Fassen Sie den Text über die Schlafampel in zwei Sätzen zusammen.

━━━ VORLIEGENDER TEXT ━━━

Die konkrete Ampel hier zeigt nun aber schon seit einiger Zeit dieses Verhalten nicht mehr, denn es erscheint im Normalzustand gar kein Signal mehr. Niemand bekommt Rot signalisiert und niemand Grün. Damit ist diese Ampel außer Betrieb, sie schläft. Es handelt sich also inzwischen nicht mehr um eine Bedarfsampel, sondern um eine sogenannte Schlafampel. Was darf ich denn nun von solch einer Ampel erwarten bzw. was gilt es dort zu beachten?

Solange die Ampel schläft entfaltet sie keinerlei Wirkung. Das bedeutet die Autos dürfen die Straße entlang fahren und der nicht motorisierte Verkehr kann die Straße nach eigenem Ermessen, wenn er dies gefahrlos tun kann, überqueren. Es gibt keine Pflicht die schlafende Ampel durch den Druck des Tasters aufzuwecken, aber es gibt auch keinerlei Vorrang gegenüber dem Autoverkehr. Ist das Verkehrsaufkommen zu hoch und damit keine passende Lücke zur Überquerung gegeben oder möchte man die (vermeintliche) Sicherheit einer Ampelschaltung nutzen, so drückt man den Taster und die Ampel erwacht und zeigt das Verhalten einer normalen Bedarfsampel.

Klingt alles recht einfach und vernünftig. Wo ist der Haken? Nicht alle Teilnehmenden am Straßenverkehr kennen das Konzept. Und die Ampel hat auch eine interessante Funktion zu bieten: Nach dem Druck auf den Taster erscheint nicht direkt Rotlicht für Fußgänger:innen und Radfahrende. Bevor die Ampel grün für die Überquerungswilligen zeigen kann, muss sie diesen Rot zeigen. Da die Zeitspanne bis dahin, aber doch recht lang ausfallen kann, tut sie das erst kurz bevor sie tatsächlich den Überweg freigeben wird. Das bedeutet im Umkehrschluss, dass man auch nach Betätigung des Tasters noch solange eigenständig die Straßenseite wechseln kann, bis tatsächlich das Rotlicht aufleuchtet.

Die Ampel wurde geweckt. Selbst an einem Sonntagabend ist die Phase zwischen Anforderung und finalem Grünsignal lang.

━━━ VERFÜGBARE DATEN ━━━

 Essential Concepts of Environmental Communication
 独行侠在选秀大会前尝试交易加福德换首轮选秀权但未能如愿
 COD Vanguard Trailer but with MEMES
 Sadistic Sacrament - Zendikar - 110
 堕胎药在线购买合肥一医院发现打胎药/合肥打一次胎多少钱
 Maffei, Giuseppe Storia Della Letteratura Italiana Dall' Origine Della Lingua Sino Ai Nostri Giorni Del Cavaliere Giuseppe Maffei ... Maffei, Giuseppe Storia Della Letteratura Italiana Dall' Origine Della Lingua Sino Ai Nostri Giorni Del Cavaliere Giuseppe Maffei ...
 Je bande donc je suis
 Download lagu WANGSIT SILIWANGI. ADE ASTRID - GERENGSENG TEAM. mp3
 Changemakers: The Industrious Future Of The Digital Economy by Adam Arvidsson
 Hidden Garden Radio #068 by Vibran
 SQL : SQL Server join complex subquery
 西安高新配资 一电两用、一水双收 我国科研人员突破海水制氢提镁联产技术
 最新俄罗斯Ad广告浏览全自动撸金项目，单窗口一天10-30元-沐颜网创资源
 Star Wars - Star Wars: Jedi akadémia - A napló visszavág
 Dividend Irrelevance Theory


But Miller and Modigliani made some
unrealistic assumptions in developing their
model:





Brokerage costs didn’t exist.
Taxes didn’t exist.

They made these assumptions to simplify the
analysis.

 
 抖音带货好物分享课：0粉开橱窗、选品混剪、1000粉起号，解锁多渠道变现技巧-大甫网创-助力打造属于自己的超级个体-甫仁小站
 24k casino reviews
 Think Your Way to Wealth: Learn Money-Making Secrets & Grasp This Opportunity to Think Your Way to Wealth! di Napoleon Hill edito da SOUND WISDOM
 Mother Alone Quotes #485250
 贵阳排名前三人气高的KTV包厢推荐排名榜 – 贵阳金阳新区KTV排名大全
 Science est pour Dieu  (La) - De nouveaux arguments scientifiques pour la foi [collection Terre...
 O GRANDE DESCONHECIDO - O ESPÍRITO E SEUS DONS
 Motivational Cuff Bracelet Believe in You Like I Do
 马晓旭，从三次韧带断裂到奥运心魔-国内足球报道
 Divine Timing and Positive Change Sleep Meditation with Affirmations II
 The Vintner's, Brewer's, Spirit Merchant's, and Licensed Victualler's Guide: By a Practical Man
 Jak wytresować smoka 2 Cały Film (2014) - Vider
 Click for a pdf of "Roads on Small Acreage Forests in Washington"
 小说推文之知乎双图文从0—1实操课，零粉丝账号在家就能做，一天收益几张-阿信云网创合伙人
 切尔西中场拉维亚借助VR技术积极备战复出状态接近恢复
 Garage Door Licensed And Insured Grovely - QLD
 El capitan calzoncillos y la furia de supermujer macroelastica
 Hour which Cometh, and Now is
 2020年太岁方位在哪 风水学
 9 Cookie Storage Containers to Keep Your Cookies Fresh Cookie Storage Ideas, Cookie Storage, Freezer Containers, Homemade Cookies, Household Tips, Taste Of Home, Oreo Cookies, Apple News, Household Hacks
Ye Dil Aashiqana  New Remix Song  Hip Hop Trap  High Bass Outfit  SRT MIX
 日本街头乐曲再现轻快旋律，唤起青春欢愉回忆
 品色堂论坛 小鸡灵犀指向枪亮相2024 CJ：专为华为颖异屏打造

━━━

**LÖSUNG**. Eine Schlafampel zeigt im Normalzustand kein Signal und entfaltet keinerlei Wirkung, sodass Autos fahren dürfen und der nicht motorisierte Verkehr die Straße nach eigenem Ermessen überqueren kann, wenn dies gefahrlos möglich ist, jedoch ohne Vorrang gegenüber dem Autoverkehr. Erst ein Druck auf den Taster weckt die Ampel, wobei das Rotlicht für die Überquerungswilligen erst kurz vor der Freigabe des Überwegs erscheint, sodass man bis dahin noch eigenständig die Straßenseite wechseln kann.